SpaceX successfully launched the latest mission to the International Space Station using the upgraded Dragon capsule, which will be docked with the space station.
SpaceX launched its latest batch of cargo and supplies to the International Space Station, but the spacecraft used by the company is slightly different from past supply missions. SpaceX is flying its newly upgraded Dragon capsule to transport cargo to space, and the company has been using this vehicle to take astronauts to the space station.
SpaceX has been supplying the space station since 2012. For the previous 20 missions, the company has used the original version of its Dragon capsule. However, SpaceX began to develop a new Dragon capsule to transport people to and from the ISS.

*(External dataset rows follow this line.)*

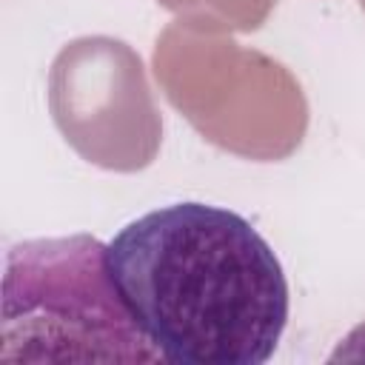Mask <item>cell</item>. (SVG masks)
Wrapping results in <instances>:
<instances>
[{
	"mask_svg": "<svg viewBox=\"0 0 365 365\" xmlns=\"http://www.w3.org/2000/svg\"><path fill=\"white\" fill-rule=\"evenodd\" d=\"M154 77L208 143L237 157L285 160L308 131V103L297 77L228 31L168 23L154 46Z\"/></svg>",
	"mask_w": 365,
	"mask_h": 365,
	"instance_id": "cell-3",
	"label": "cell"
},
{
	"mask_svg": "<svg viewBox=\"0 0 365 365\" xmlns=\"http://www.w3.org/2000/svg\"><path fill=\"white\" fill-rule=\"evenodd\" d=\"M362 356H365V322L356 325V328L345 336V345H339L331 359L339 362V359H362Z\"/></svg>",
	"mask_w": 365,
	"mask_h": 365,
	"instance_id": "cell-6",
	"label": "cell"
},
{
	"mask_svg": "<svg viewBox=\"0 0 365 365\" xmlns=\"http://www.w3.org/2000/svg\"><path fill=\"white\" fill-rule=\"evenodd\" d=\"M48 111L63 140L106 171H143L163 143V120L140 54L108 34L66 43L48 68Z\"/></svg>",
	"mask_w": 365,
	"mask_h": 365,
	"instance_id": "cell-4",
	"label": "cell"
},
{
	"mask_svg": "<svg viewBox=\"0 0 365 365\" xmlns=\"http://www.w3.org/2000/svg\"><path fill=\"white\" fill-rule=\"evenodd\" d=\"M177 20L211 31H257L277 0H157Z\"/></svg>",
	"mask_w": 365,
	"mask_h": 365,
	"instance_id": "cell-5",
	"label": "cell"
},
{
	"mask_svg": "<svg viewBox=\"0 0 365 365\" xmlns=\"http://www.w3.org/2000/svg\"><path fill=\"white\" fill-rule=\"evenodd\" d=\"M359 6H362V9H365V0H359Z\"/></svg>",
	"mask_w": 365,
	"mask_h": 365,
	"instance_id": "cell-7",
	"label": "cell"
},
{
	"mask_svg": "<svg viewBox=\"0 0 365 365\" xmlns=\"http://www.w3.org/2000/svg\"><path fill=\"white\" fill-rule=\"evenodd\" d=\"M108 268L134 322L168 362L262 365L288 322V279L237 211L171 202L108 242Z\"/></svg>",
	"mask_w": 365,
	"mask_h": 365,
	"instance_id": "cell-1",
	"label": "cell"
},
{
	"mask_svg": "<svg viewBox=\"0 0 365 365\" xmlns=\"http://www.w3.org/2000/svg\"><path fill=\"white\" fill-rule=\"evenodd\" d=\"M88 234L9 248L0 308V362H157Z\"/></svg>",
	"mask_w": 365,
	"mask_h": 365,
	"instance_id": "cell-2",
	"label": "cell"
}]
</instances>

The carrier named “Crew Dragon” or “Dragon 2” took the first crew into space in May. With the new version being put into use, SpaceX decided not to use its old Dragon capsule, but to use the upgraded version to carry crew and cargo.
The Dragon 2 capsule has many upgrades based on its previous version; SpaceX says it can carry more than 50% of the scientific payload. The new Dragon can also automatically dock with the space station.
The previous version had to be docked: it will slowly approach the International Space Station, and the crew on the station will use a robotic arm to grab the incoming compartment and move it to the open docking port. Dragon 2 can dock and attach to the ISS without any help from humans.
The mission will provide supplies for the space station and astronauts, and will also bring some experiments to the International Space Station. They include the European Space Agency’s biological asteroids, which will test how microgravity affects biological mining (the process of extracting elements from rocks using microorganisms).
The mission will also conduct the first COVID-19 drug research experiment in space to try to improve the efficiency of the antiviral drug Remdesivir. The ship will also install Nanorocks’ commercial airlock module, which is basically a large metal cup attached to the outside of the ISS, designed to carry payloads and other materials from the pressurized environment of the ISS into space.
Once this space capsule arrives at the space station, it will no longer be the only dragon hanging on the International Space Station. On November 15, SpaceX used another Dragon capsule to launch four crew members to the International Space Station, and the capsule docked with the space station a day later.
This means that after the flight takes off, two dragons will be docked at the International Space Station. SpaceX’s head of flying dragon mission management Sarah Walker said at a pre-flight press conference: “This is the first time that two Dragons have appeared on the space station at the same time.” “At least until the end of 2021, this has indeed attracted the continued existence of Dragon. season.”
Due to weather conditions, the mission has been rescheduled, but it is now scheduled to be launched from the Kennedy Space Center in Florida at 11:17 am Eastern Time. SpaceX is using one of its second-hand Falcon 9 rockets for missions, which has previously flown three times.
In fact, this is the same rocket that launched SpaceX’s first two crew members to the station in May. After the flight, Falcon 9 will attempt to land on a SpaceX drone in the Atlantic Ocean. The Dragon capsule is expected to dock with the ISS on December 7.